*INSTRUCTIONS TO FOLLOW*
Which lines below mention "charset"? Pick each one out.

*PROVIDED MATERIAL*
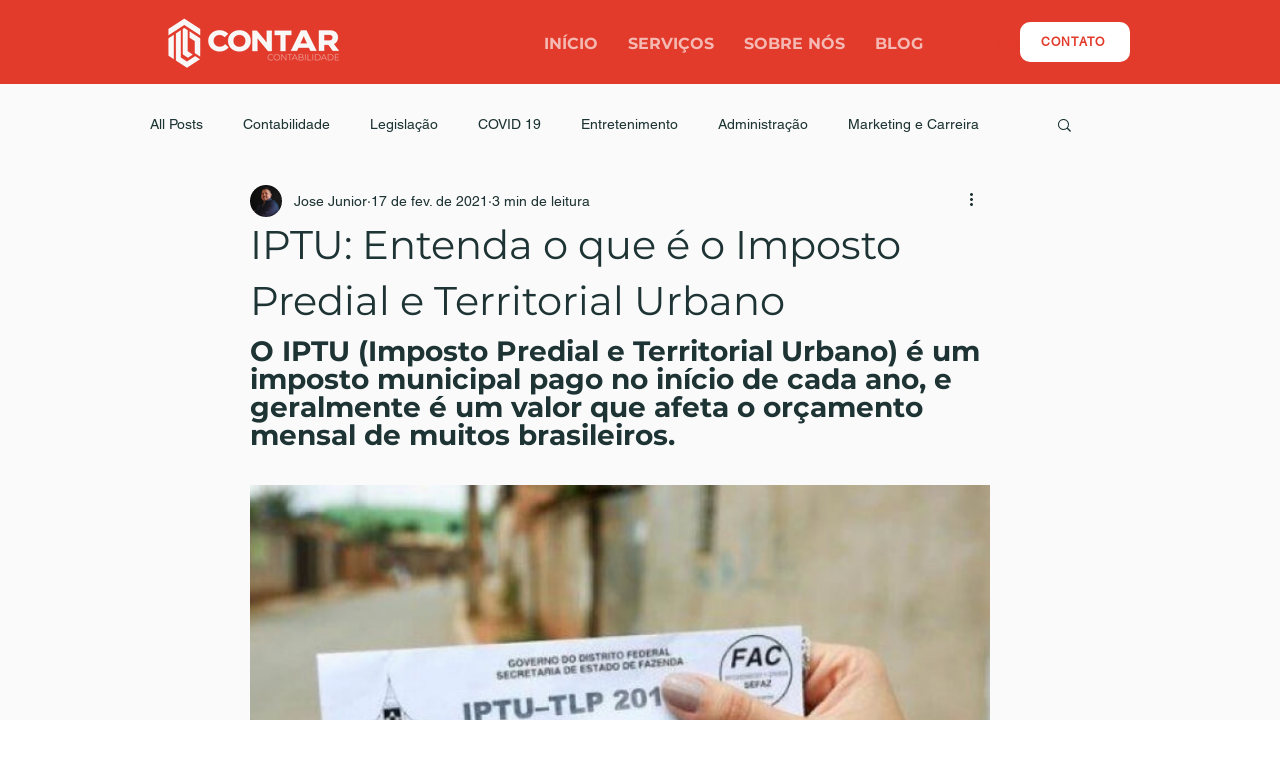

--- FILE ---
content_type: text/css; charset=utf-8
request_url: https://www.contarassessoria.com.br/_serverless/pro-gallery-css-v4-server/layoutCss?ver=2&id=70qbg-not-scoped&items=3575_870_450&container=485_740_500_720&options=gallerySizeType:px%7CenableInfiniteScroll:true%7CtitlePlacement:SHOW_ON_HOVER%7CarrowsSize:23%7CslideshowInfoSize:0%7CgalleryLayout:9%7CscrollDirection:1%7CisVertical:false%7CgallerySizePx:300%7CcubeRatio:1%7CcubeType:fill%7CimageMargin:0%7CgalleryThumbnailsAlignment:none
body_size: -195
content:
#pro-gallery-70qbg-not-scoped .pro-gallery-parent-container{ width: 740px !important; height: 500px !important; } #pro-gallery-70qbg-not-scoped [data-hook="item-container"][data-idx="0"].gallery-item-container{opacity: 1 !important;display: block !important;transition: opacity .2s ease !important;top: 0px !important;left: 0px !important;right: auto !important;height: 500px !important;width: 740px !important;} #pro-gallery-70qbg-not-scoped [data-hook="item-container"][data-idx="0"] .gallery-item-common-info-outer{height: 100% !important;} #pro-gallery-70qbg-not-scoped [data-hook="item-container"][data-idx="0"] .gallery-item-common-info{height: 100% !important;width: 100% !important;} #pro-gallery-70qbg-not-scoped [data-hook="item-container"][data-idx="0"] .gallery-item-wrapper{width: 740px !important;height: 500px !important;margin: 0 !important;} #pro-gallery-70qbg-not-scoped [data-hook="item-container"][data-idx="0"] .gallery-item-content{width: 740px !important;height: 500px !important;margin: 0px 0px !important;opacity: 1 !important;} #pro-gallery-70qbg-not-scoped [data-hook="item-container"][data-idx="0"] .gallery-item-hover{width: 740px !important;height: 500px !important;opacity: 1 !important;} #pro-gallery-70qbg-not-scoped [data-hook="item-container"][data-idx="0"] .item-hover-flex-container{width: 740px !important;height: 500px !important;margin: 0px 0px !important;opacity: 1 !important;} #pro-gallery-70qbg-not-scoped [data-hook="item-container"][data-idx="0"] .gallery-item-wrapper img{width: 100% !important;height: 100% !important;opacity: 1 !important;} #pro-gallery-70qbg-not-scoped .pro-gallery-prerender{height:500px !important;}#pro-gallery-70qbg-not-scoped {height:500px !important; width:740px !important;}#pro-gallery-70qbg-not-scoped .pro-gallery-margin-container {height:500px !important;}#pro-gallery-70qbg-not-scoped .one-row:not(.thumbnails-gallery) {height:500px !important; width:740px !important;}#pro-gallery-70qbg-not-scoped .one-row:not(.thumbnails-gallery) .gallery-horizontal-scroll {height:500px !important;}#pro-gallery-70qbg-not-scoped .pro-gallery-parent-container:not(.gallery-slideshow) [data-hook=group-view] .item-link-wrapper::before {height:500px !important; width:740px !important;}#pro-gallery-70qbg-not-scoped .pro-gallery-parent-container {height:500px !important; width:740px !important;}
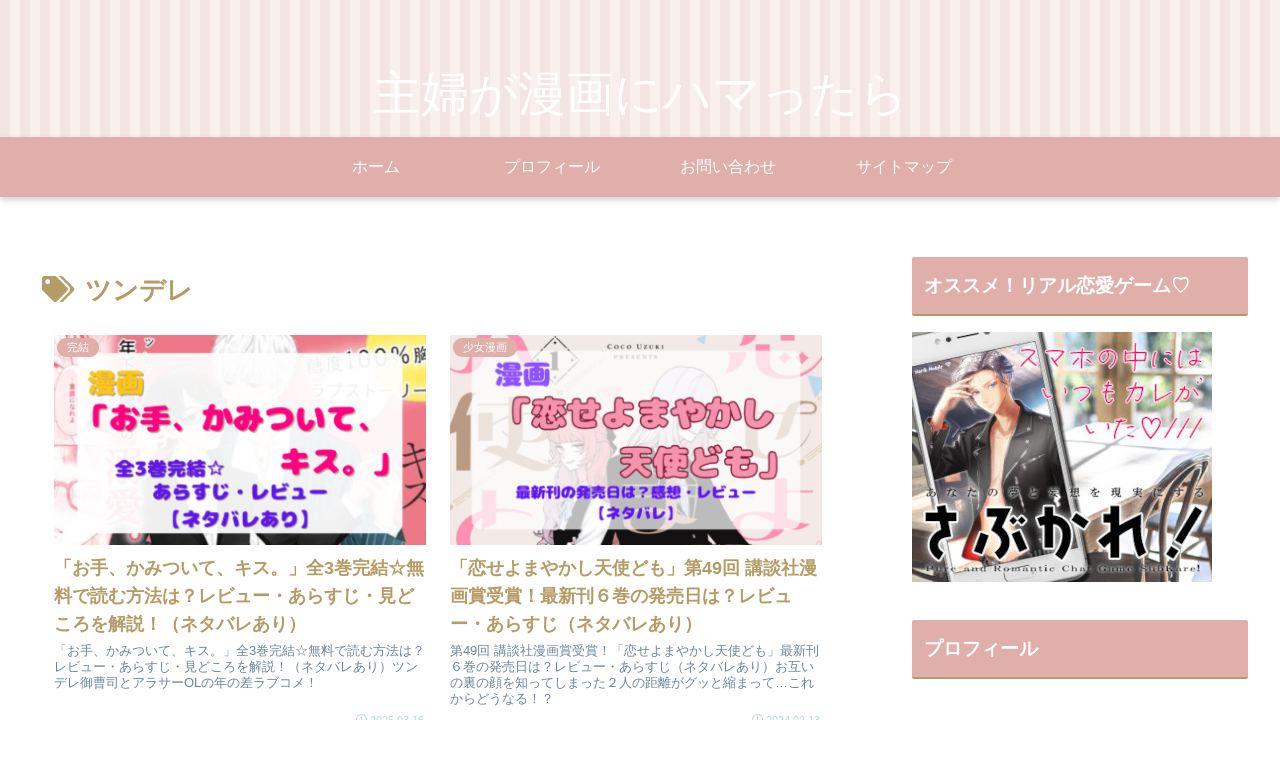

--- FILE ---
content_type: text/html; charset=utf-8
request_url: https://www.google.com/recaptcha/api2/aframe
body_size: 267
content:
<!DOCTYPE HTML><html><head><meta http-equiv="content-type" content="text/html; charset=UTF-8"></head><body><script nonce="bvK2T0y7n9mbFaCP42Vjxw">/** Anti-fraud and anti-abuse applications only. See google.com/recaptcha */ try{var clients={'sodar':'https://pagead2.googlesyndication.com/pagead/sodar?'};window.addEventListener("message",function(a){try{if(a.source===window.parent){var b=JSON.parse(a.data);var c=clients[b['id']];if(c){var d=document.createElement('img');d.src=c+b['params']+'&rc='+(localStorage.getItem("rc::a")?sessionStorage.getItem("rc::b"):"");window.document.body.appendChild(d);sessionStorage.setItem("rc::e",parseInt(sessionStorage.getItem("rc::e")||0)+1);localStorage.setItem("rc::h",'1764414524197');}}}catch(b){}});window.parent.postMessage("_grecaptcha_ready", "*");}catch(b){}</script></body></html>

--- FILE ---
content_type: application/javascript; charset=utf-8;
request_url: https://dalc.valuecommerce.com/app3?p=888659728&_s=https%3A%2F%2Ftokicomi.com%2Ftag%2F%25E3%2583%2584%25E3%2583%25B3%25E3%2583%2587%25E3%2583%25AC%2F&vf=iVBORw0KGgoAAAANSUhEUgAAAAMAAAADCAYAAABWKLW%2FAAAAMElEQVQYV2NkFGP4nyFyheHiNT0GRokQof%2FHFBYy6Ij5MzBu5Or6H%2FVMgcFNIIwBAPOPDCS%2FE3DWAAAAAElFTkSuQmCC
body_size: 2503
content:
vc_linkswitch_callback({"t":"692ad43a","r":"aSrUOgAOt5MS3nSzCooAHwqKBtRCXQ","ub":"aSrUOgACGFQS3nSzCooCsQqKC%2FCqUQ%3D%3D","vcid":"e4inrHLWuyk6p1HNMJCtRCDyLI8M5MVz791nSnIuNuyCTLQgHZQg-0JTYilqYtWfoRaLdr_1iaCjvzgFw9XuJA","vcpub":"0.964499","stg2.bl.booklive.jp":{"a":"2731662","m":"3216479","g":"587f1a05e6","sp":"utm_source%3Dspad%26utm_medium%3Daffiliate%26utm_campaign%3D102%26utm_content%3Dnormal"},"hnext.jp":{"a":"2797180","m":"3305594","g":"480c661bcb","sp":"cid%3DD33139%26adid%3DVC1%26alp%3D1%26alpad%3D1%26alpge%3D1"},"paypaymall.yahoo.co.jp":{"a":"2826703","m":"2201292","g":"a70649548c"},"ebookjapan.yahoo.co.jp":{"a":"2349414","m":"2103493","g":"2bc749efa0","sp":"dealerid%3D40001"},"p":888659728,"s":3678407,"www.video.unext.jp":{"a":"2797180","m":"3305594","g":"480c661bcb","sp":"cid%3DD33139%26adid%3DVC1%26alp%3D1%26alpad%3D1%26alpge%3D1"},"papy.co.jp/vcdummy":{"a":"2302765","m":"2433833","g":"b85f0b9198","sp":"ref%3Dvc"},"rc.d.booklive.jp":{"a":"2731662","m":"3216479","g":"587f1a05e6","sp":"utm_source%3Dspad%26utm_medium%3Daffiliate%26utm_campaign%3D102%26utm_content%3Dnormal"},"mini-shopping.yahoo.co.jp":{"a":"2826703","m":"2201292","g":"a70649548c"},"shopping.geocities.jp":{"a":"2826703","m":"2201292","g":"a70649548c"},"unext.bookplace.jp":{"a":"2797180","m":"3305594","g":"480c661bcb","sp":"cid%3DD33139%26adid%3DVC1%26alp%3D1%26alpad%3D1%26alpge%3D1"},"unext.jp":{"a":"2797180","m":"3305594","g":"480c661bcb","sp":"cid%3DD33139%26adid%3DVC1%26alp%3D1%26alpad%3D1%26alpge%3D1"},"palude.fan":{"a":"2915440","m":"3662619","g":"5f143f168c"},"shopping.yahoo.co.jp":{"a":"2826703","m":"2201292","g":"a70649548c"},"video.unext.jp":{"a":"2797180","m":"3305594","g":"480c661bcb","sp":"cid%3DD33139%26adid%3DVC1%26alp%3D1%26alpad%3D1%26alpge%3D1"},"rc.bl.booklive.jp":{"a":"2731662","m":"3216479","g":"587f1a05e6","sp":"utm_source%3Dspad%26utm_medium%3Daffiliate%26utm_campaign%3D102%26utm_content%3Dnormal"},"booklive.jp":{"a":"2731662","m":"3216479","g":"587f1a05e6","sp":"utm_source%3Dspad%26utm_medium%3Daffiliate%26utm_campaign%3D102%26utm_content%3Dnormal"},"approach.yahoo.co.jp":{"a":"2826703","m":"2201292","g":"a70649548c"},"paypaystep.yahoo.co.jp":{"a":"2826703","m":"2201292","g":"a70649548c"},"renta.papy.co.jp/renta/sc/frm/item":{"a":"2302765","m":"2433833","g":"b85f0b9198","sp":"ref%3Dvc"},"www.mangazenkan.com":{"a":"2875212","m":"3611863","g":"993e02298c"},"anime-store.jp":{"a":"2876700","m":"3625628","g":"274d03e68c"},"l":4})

*WRITTEN SOLUTION*
content_type: text/css; charset=utf-8
content_type: text/html; charset=utf-8
<!DOCTYPE HTML><html><head><meta http-equiv="content-type" content="text/html; charset=UTF-8"></head><body><script nonce="bvK2T0y7n9mbFaCP42Vjxw">/** Anti-fraud and anti-abuse applications only. See google.com/recaptcha */ try{var clients={'sodar':'https://pagead2.googlesyndication.com/pagead/sodar?'};window.addEventListener("message",function(a){try{if(a.source===window.parent){var b=JSON.parse(a.data);var c=clients[b['id']];if(c){var d=document.createElement('img');d.src=c+b['params']+'&rc='+(localStorage.getItem("rc::a")?sessionStorage.getItem("rc::b"):"");window.document.body.appendChild(d);sessionStorage.setItem("rc::e",parseInt(sessionStorage.getItem("rc::e")||0)+1);localStorage.setItem("rc::h",'1764414524197');}}}catch(b){}});window.parent.postMessage("_grecaptcha_ready", "*");}catch(b){}</script></body></html>
content_type: application/javascript; charset=utf-8;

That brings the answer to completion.